◆ WHAT YOU WILL DO
Which lines in the rows below contain the string "nearer", matching case exactly? Pull out each of those lines.

◆ DATASET ROWS
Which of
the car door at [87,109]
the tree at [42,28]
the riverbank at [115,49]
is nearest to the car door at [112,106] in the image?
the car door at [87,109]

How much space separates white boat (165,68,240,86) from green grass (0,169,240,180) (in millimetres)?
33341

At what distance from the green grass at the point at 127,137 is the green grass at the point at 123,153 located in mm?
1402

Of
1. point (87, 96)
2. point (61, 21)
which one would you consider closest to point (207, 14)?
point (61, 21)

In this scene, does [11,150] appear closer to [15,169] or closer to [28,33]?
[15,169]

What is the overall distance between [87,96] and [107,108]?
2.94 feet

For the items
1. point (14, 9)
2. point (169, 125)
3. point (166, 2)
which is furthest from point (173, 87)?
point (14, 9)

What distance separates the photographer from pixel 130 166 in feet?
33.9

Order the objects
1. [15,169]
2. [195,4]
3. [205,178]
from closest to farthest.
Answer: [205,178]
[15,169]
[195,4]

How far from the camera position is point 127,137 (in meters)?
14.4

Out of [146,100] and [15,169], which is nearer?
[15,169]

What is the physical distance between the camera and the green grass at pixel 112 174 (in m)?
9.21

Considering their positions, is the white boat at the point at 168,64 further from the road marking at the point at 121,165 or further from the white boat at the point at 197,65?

--

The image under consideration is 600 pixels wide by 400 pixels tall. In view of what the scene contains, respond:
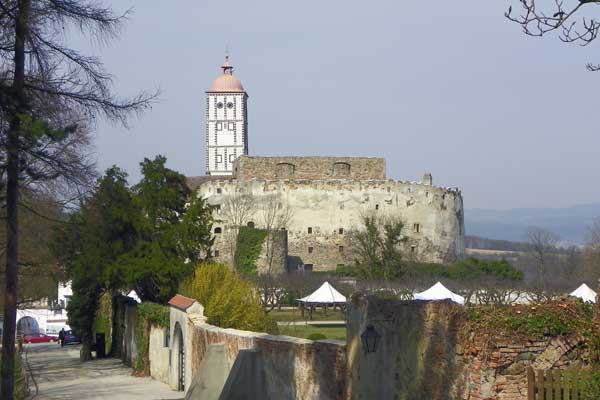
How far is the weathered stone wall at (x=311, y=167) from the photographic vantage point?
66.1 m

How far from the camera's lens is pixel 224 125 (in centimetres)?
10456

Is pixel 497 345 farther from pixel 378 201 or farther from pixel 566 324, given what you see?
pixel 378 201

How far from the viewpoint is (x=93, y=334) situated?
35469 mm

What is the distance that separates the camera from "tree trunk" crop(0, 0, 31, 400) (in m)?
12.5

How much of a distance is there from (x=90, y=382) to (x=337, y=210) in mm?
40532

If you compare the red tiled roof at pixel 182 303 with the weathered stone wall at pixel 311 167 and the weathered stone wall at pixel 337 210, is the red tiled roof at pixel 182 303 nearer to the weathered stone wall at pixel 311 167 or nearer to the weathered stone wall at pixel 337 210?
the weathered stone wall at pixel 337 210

◆ RESPONSE TO THIS EXERCISE
Out of [146,100] and [15,169], which is nearer?
If you compare the red tiled roof at pixel 182 303 with the weathered stone wall at pixel 311 167 and the weathered stone wall at pixel 337 210, is the red tiled roof at pixel 182 303 nearer to the weathered stone wall at pixel 311 167 or nearer to the weathered stone wall at pixel 337 210?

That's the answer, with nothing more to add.